Collected data:
--- --- ---

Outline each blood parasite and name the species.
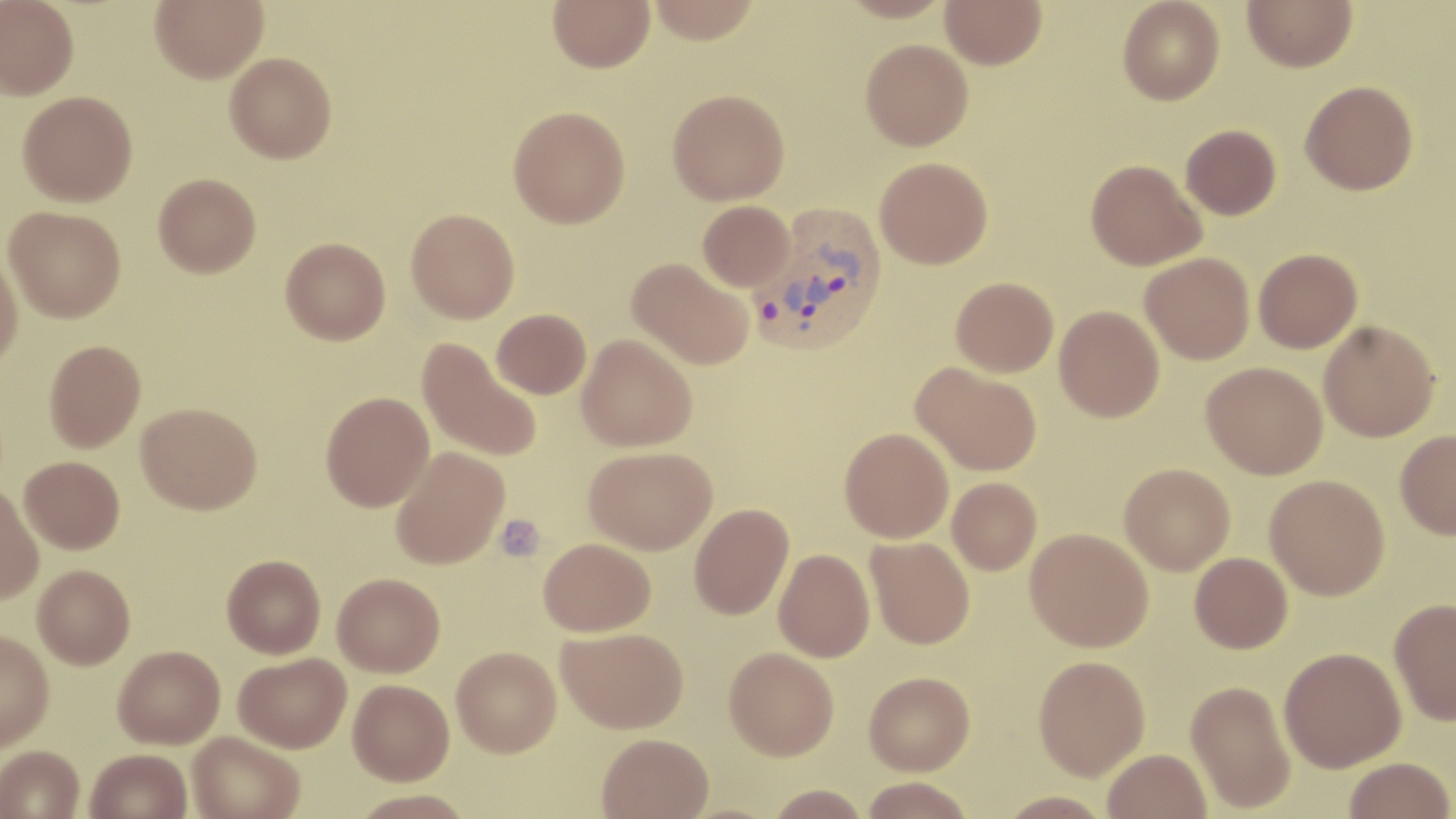
Approximate bounding boxes as named x1/y1/x2/y2 corners in pixels.
Plasmodium vivax-infected red blood cells: (x1=749, y1=205, x2=889, y2=359).
No Plasmodium falciparum, Plasmodium ovale, Plasmodium malariae, Babesia divergens, or Trypanosoma brucei observed.

Uninfected red blood cell locations: (x1=0, y1=0, x2=79, y2=99), (x1=150, y1=0, x2=268, y2=82), (x1=548, y1=0, x2=654, y2=72), (x1=647, y1=0, x2=762, y2=43), (x1=838, y1=0, x2=953, y2=23), (x1=940, y1=0, x2=1046, y2=69), (x1=1117, y1=0, x2=1224, y2=105), (x1=1242, y1=0, x2=1357, y2=72), (x1=860, y1=39, x2=973, y2=150), (x1=225, y1=52, x2=337, y2=163), (x1=1300, y1=80, x2=1418, y2=195), (x1=667, y1=88, x2=789, y2=205), (x1=18, y1=91, x2=137, y2=206), (x1=508, y1=105, x2=630, y2=228), (x1=1180, y1=124, x2=1281, y2=220), (x1=875, y1=156, x2=993, y2=268), (x1=1086, y1=159, x2=1206, y2=270), (x1=153, y1=173, x2=261, y2=278), (x1=697, y1=200, x2=794, y2=291), (x1=3, y1=205, x2=126, y2=322), (x1=406, y1=208, x2=519, y2=323), (x1=280, y1=237, x2=390, y2=344), (x1=0, y1=248, x2=24, y2=369), (x1=1253, y1=248, x2=1362, y2=353), (x1=1140, y1=253, x2=1255, y2=364), (x1=627, y1=257, x2=754, y2=370), (x1=951, y1=276, x2=1058, y2=377), (x1=1054, y1=305, x2=1164, y2=422), (x1=491, y1=309, x2=591, y2=399), (x1=1318, y1=320, x2=1440, y2=442), (x1=577, y1=334, x2=697, y2=451), (x1=417, y1=338, x2=542, y2=463), (x1=44, y1=340, x2=146, y2=451), (x1=1202, y1=361, x2=1328, y2=479), (x1=912, y1=362, x2=1043, y2=476), (x1=320, y1=391, x2=434, y2=511), (x1=136, y1=402, x2=262, y2=514), (x1=840, y1=427, x2=954, y2=543), (x1=1395, y1=429, x2=1456, y2=539), (x1=391, y1=446, x2=510, y2=569), (x1=583, y1=446, x2=717, y2=554), (x1=19, y1=455, x2=125, y2=553), (x1=1119, y1=463, x2=1235, y2=575), (x1=1264, y1=474, x2=1390, y2=600), (x1=947, y1=477, x2=1041, y2=575), (x1=0, y1=484, x2=44, y2=604), (x1=689, y1=503, x2=794, y2=620), (x1=1025, y1=528, x2=1153, y2=652), (x1=866, y1=536, x2=975, y2=649), (x1=538, y1=537, x2=656, y2=636), (x1=773, y1=549, x2=875, y2=662), (x1=1189, y1=552, x2=1292, y2=653), (x1=222, y1=554, x2=326, y2=658), (x1=33, y1=564, x2=135, y2=669), (x1=333, y1=572, x2=445, y2=677), (x1=1390, y1=598, x2=1456, y2=726), (x1=557, y1=626, x2=689, y2=733), (x1=0, y1=630, x2=54, y2=751), (x1=113, y1=644, x2=225, y2=748), (x1=451, y1=646, x2=561, y2=757), (x1=1279, y1=646, x2=1406, y2=772), (x1=724, y1=647, x2=839, y2=760), (x1=234, y1=652, x2=351, y2=753), (x1=1033, y1=655, x2=1150, y2=780), (x1=864, y1=671, x2=975, y2=775), (x1=348, y1=678, x2=454, y2=785), (x1=1185, y1=679, x2=1296, y2=814), (x1=188, y1=731, x2=305, y2=819), (x1=596, y1=732, x2=714, y2=819), (x1=0, y1=745, x2=84, y2=819), (x1=1103, y1=748, x2=1212, y2=819), (x1=86, y1=749, x2=192, y2=819), (x1=1344, y1=757, x2=1454, y2=818), (x1=858, y1=776, x2=977, y2=819), (x1=766, y1=784, x2=871, y2=819), (x1=996, y1=790, x2=1113, y2=818). Platelet locations: (x1=494, y1=513, x2=545, y2=561). Slide-level diagnosis: Plasmodium vivax. Light microscopy. May-Grünwald-Giemsa-stained preparation. One field of a larger specimen. Thin blood film. Captured at 1000x magnification. Image is 1456×819 pixels.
Locate every parasitized red blood cell.
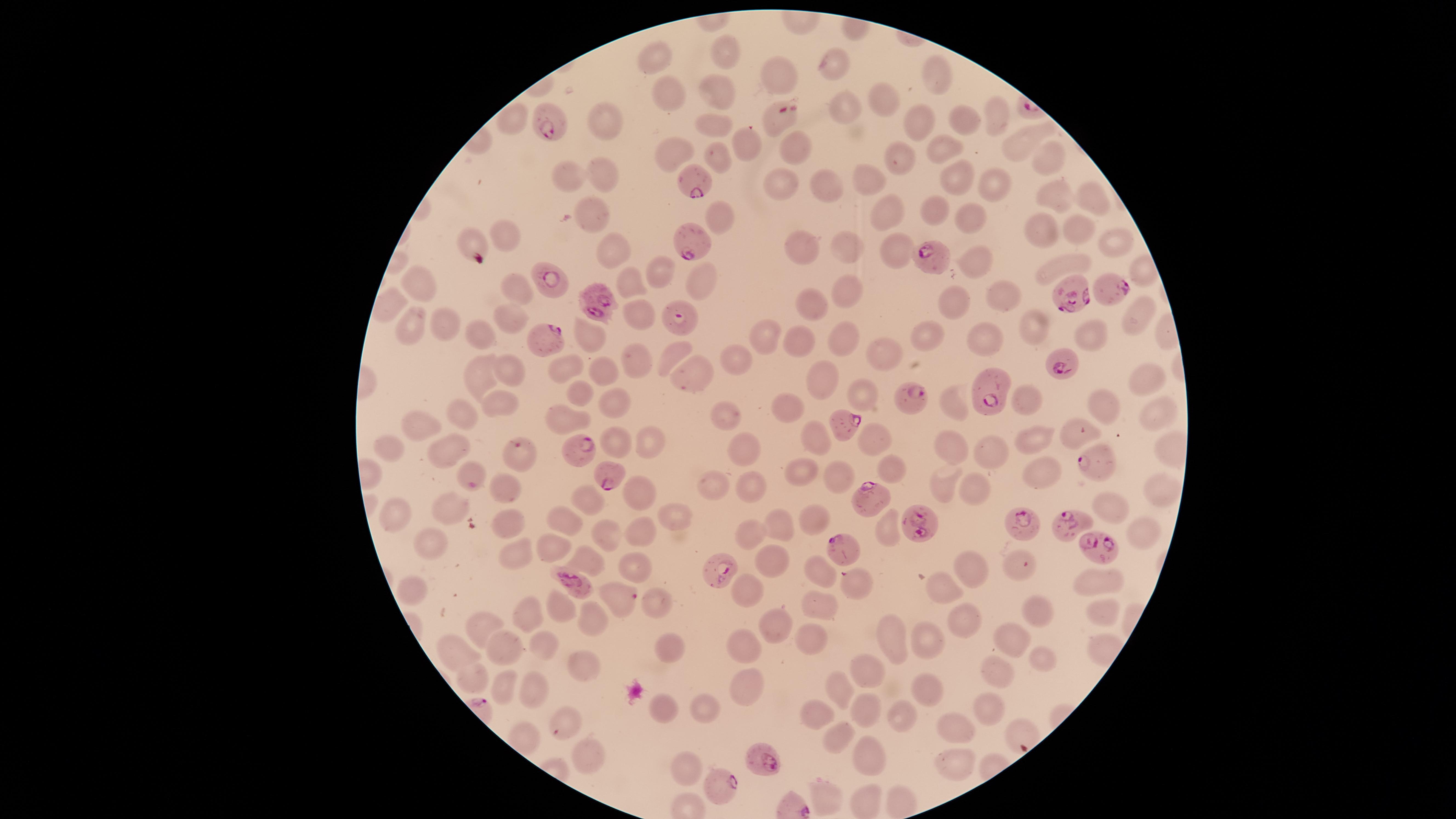
Approximate marker points as [x, y] in pixels.
Parasitized red blood cells: [551, 121], [698, 183], [690, 241], [932, 259], [547, 281], [1109, 287], [1069, 293], [600, 303], [679, 320], [540, 340], [1059, 361], [987, 396], [915, 401], [846, 425], [518, 449], [582, 451], [1092, 461], [607, 469], [872, 495], [923, 524], [1070, 524], [1026, 528], [1096, 544], [846, 549], [721, 569], [576, 580], [623, 596], [769, 761], [716, 783].

Approximate marker points as [x, y] in pixels. Uninfected red blood cells: [730, 48], [653, 52], [834, 67], [781, 72], [937, 76], [714, 85], [669, 92], [883, 97], [840, 103], [510, 114], [994, 114], [604, 120], [781, 120], [962, 120], [917, 121], [714, 122], [1017, 140], [743, 143], [793, 147], [943, 147], [666, 150], [1048, 155], [719, 157], [903, 160], [571, 175], [608, 175], [870, 179], [959, 179], [782, 180], [992, 185], [829, 186], [1088, 194], [1049, 198], [592, 205], [931, 210], [895, 213], [724, 218], [974, 219], [1078, 228], [1036, 229], [505, 231], [1114, 238], [846, 244], [896, 247], [609, 249], [802, 249], [973, 259], [1065, 265], [662, 273], [701, 279], [627, 281], [421, 283], [516, 284], [846, 285], [1001, 294], [813, 303], [958, 304], [638, 312], [1142, 314], [513, 315], [445, 323], [415, 324], [1033, 330], [846, 333], [1092, 334], [589, 336], [762, 336], [984, 336], [799, 337], [930, 337], [485, 340], [884, 352], [671, 354], [734, 358], [570, 364], [632, 364], [511, 368], [606, 370], [486, 374], [693, 376], [1142, 381], [818, 383], [584, 392], [860, 393], [1024, 398], [615, 399], [497, 404], [950, 404], [720, 405], [782, 408], [1103, 408], [1160, 408], [465, 413], [421, 429], [1031, 434], [1073, 436], [815, 437], [873, 437], [617, 439], [653, 440], [747, 446], [954, 447], [390, 448], [987, 449], [442, 453], [891, 467], [804, 469], [465, 470], [839, 474], [942, 476], [1042, 476], [711, 483], [504, 485], [748, 486], [1160, 486], [972, 488], [637, 490], [584, 494], [444, 502], [1109, 505], [394, 509], [671, 513], [813, 517], [560, 519], [501, 523], [775, 523], [644, 527], [754, 532], [601, 535], [1136, 539], [550, 541], [428, 551], [514, 554], [766, 556], [583, 557], [1016, 559], [633, 565], [967, 566], [817, 567], [1094, 581], [859, 585], [944, 589], [747, 590], [407, 592], [558, 601], [656, 602], [822, 604], [1033, 606], [1098, 609], [531, 612], [593, 614], [962, 619], [772, 624], [486, 626], [895, 633], [1012, 634], [923, 640], [543, 641], [808, 642], [502, 647], [744, 647], [453, 648], [674, 648], [1037, 654], [580, 663], [864, 669], [995, 673], [475, 678], [509, 685], [532, 686], [739, 686], [837, 690], [926, 691], [657, 709], [867, 710], [991, 710], [705, 713], [560, 714], [813, 716], [901, 716], [952, 725], [1020, 727], [836, 737], [867, 757], [591, 761], [952, 764], [684, 773], [828, 796], [869, 799]. Photographed with a smartphone camera through the microscope eyepiece. Image is 1456×819 pixels. Species: Plasmodium falciparum. Circular visible region. Thin blood film. Giemsa stain. Single field of view.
Find the red blood cells that are infected with P. falciparum, and any of indeterminate infection status.
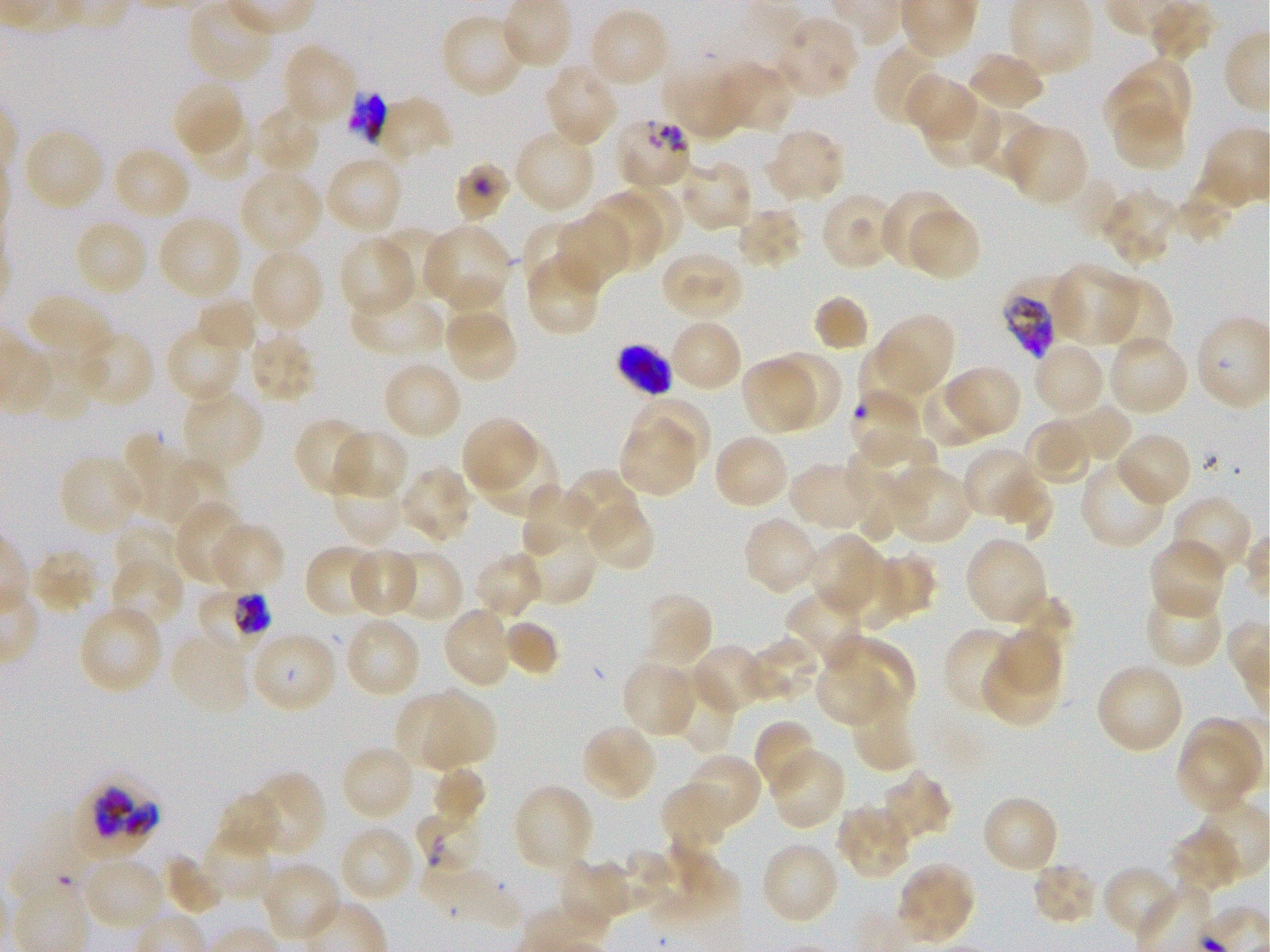

Approximate bounding boxes as (x1, y1, x2, y2) in pixels. Not every red blood cell is marked. A life-cycle stage — or a range of stages, where the recorded stages span more than one — follows each staged infected red blood cell.
Infected red blood cells: (199, 589, 271, 647) early trophozoite to early schizont; (88, 780, 157, 845).
Red blood cells of indeterminate infection status: (344, 90, 389, 146), (614, 115, 694, 190), (455, 163, 511, 223), (1003, 289, 1055, 359), (617, 345, 672, 397), (851, 389, 927, 465), (414, 804, 479, 867), (18, 825, 90, 896).

Locations of uninfected red blood cells: (586, 7, 670, 89), (440, 13, 529, 99), (771, 14, 858, 99), (874, 41, 949, 127), (281, 42, 358, 128), (966, 50, 1046, 113), (666, 58, 750, 141), (1118, 59, 1190, 136), (713, 61, 794, 135), (542, 62, 620, 148), (903, 74, 981, 144), (171, 77, 240, 150), (1105, 80, 1172, 137), (921, 94, 999, 169), (372, 97, 452, 164), (249, 104, 322, 177), (967, 106, 1045, 182), (1114, 107, 1187, 171), (196, 117, 253, 178), (1002, 122, 1089, 207), (765, 126, 846, 203), (21, 127, 105, 213), (513, 128, 597, 215), (111, 145, 192, 221), (323, 153, 404, 236), (676, 158, 755, 233), (238, 168, 324, 254), (623, 183, 680, 251), (1100, 188, 1179, 265), (819, 190, 901, 270), (880, 190, 959, 269), (586, 195, 662, 271), (905, 206, 981, 281), (735, 207, 805, 270), (156, 213, 244, 302), (552, 213, 634, 291), (73, 218, 149, 298), (523, 220, 590, 284), (420, 223, 512, 312), (378, 225, 452, 301), (337, 235, 416, 317), (248, 247, 325, 336), (659, 249, 746, 321), (523, 251, 603, 336), (1050, 263, 1139, 346), (444, 272, 510, 347), (1094, 277, 1172, 356), (349, 286, 446, 358), (27, 293, 115, 370), (813, 296, 868, 351), (195, 297, 259, 354), (871, 313, 955, 400), (450, 316, 517, 383), (668, 318, 744, 395), (165, 323, 246, 404), (248, 329, 317, 405), (74, 331, 155, 406), (1108, 333, 1190, 416), (859, 340, 930, 417), (1032, 341, 1106, 419), (24, 349, 92, 420), (778, 349, 842, 429), (740, 356, 818, 436), (381, 359, 463, 442), (942, 364, 1023, 438), (919, 379, 995, 447), (180, 387, 265, 474), (631, 396, 711, 467), (1039, 403, 1132, 470), (461, 416, 539, 497), (620, 417, 695, 495), (1026, 417, 1094, 484), (293, 418, 373, 497), (331, 428, 409, 500), (1114, 430, 1192, 507), (857, 431, 936, 505), (119, 432, 198, 524), (711, 433, 791, 510), (476, 438, 562, 520), (962, 446, 1035, 515), (58, 454, 144, 537), (844, 454, 905, 544), (1079, 457, 1169, 549), (329, 459, 408, 547), (162, 460, 229, 530), (789, 460, 878, 533), (886, 463, 973, 546), (398, 466, 475, 547), (564, 470, 646, 558), (991, 473, 1052, 540), (520, 484, 593, 561), (1171, 495, 1253, 579), (172, 499, 247, 585), (585, 501, 655, 572), (742, 516, 821, 596), (112, 521, 182, 591), (209, 523, 286, 595), (518, 527, 597, 606), (806, 534, 886, 620), (964, 535, 1050, 627), (1148, 538, 1227, 621), (304, 544, 384, 619), (30, 547, 100, 615), (386, 547, 465, 623), (346, 548, 419, 617), (472, 552, 544, 620), (876, 552, 943, 620), (110, 556, 187, 630), (831, 557, 902, 629), (1144, 584, 1223, 670), (784, 588, 868, 669), (643, 592, 714, 670), (76, 605, 164, 696), (440, 606, 514, 690), (342, 616, 422, 699), (503, 619, 558, 676), (942, 626, 1023, 716), (996, 628, 1062, 693), (169, 630, 252, 718), (248, 630, 338, 715), (740, 636, 823, 704), (829, 636, 915, 713), (689, 643, 771, 714), (620, 660, 700, 739), (979, 661, 1054, 727), (813, 662, 889, 727), (1095, 662, 1184, 756), (681, 685, 736, 754), (393, 688, 464, 771), (424, 692, 494, 767), (854, 697, 917, 773), (1186, 715, 1264, 791), (752, 719, 819, 795), (579, 723, 659, 803), (1175, 740, 1252, 814), (340, 744, 417, 822), (768, 747, 845, 831), (679, 753, 762, 834), (430, 766, 486, 827), (879, 770, 952, 847), (243, 772, 324, 858), (660, 782, 732, 843), (513, 783, 595, 875), (218, 791, 282, 858), (980, 794, 1060, 874), (836, 803, 914, 881), (338, 825, 419, 904), (201, 826, 279, 902), (1172, 826, 1244, 896), (659, 841, 741, 930), (759, 841, 840, 926), (598, 847, 669, 914), (161, 854, 225, 915), (80, 856, 168, 932), (556, 858, 617, 927), (415, 860, 518, 928), (259, 861, 342, 943), (894, 861, 976, 946), (1031, 861, 1099, 925), (1099, 865, 1180, 941). Giemsa stain. Thin blood film. Donor blood group O+. Single field of view. P. falciparum strain 3D7 in static in-vitro culture. Oil immersion, 100x objective (numerical aperture 1.25). Image is 1270×952 pixels.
Locate and identify every blood parasite.
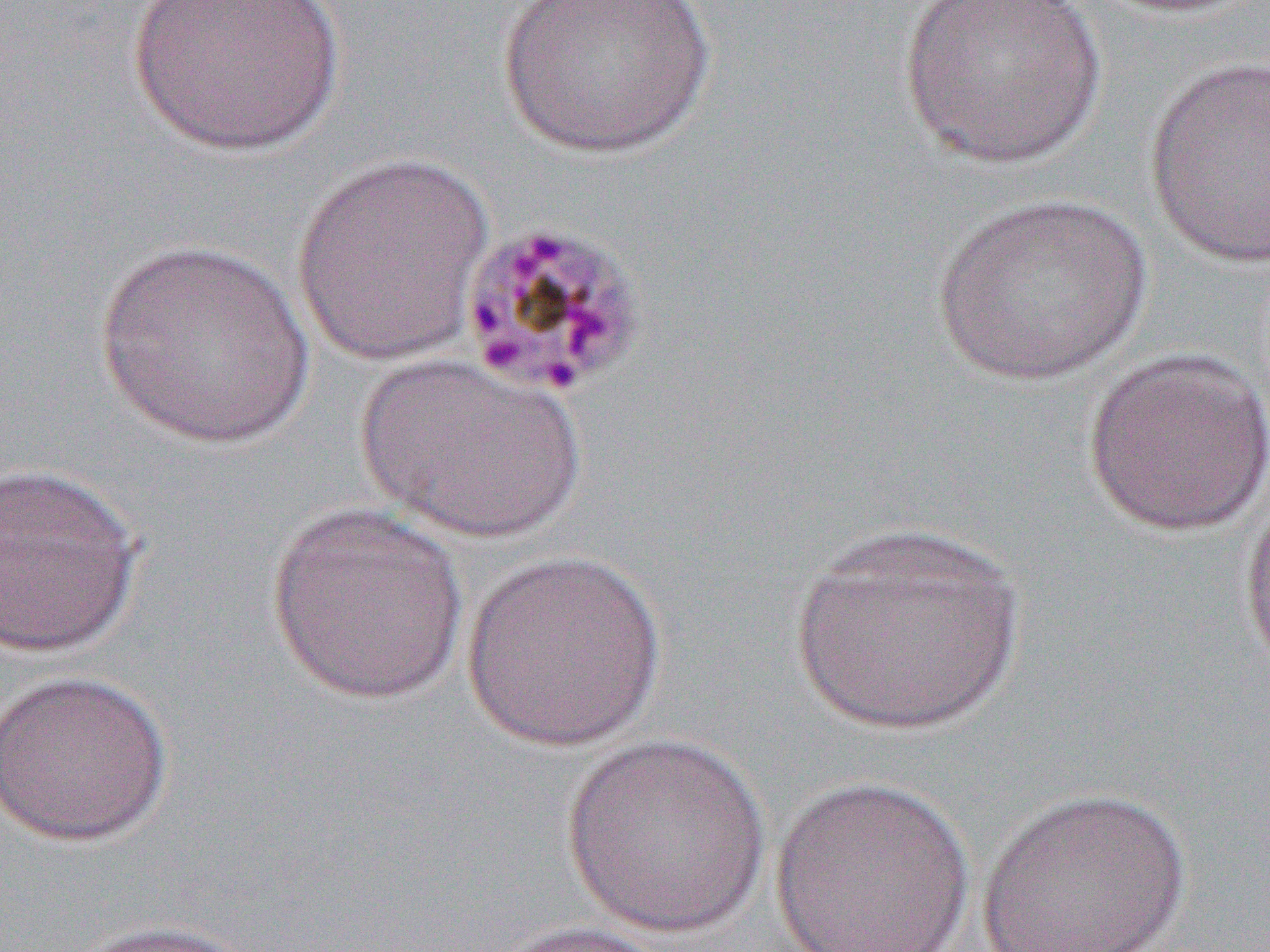

Approximate bounding boxes as named x1/y1/x2/y2 corners in pixels.
Plasmodium malariae-infected red blood cells: (x1=455, y1=216, x2=647, y2=398).
No Plasmodium falciparum, Plasmodium ovale, Plasmodium vivax, Babesia divergens, or Trypanosoma brucei observed.

Uninfected red blood cell locations: (x1=126, y1=0, x2=347, y2=157), (x1=496, y1=0, x2=716, y2=160), (x1=895, y1=0, x2=1110, y2=170), (x1=1143, y1=55, x2=1270, y2=269), (x1=290, y1=150, x2=496, y2=369), (x1=930, y1=192, x2=1154, y2=388), (x1=93, y1=240, x2=317, y2=451), (x1=1080, y1=346, x2=1269, y2=537), (x1=354, y1=352, x2=585, y2=545), (x1=0, y1=460, x2=145, y2=660), (x1=1237, y1=466, x2=1270, y2=688), (x1=265, y1=502, x2=472, y2=705), (x1=782, y1=521, x2=1031, y2=740), (x1=460, y1=549, x2=669, y2=751), (x1=0, y1=668, x2=174, y2=847), (x1=559, y1=732, x2=774, y2=938), (x1=770, y1=774, x2=975, y2=950), (x1=975, y1=785, x2=1194, y2=952), (x1=63, y1=918, x2=265, y2=952), (x1=480, y1=919, x2=676, y2=952). Slide-level diagnosis: Plasmodium malariae. Image is 1270×952 pixels. One field of a larger specimen. Light microscopy. Thin blood film. 1000x magnification.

--- --- ---

§ **Work instructions**: Give the lines again exactly, starting where the entries begin and stopping once the line with "Plasmodium vivax-infected red" is included; pictures are not copied.

§ **Output of the task**:
Outline each blood parasite and name the species.
Approximate bounding boxes as named x1/y1/x2/y2 corners in pixels.
Plasmodium vivax-infected red blood cells: (x1=749, y1=205, x2=889, y2=359).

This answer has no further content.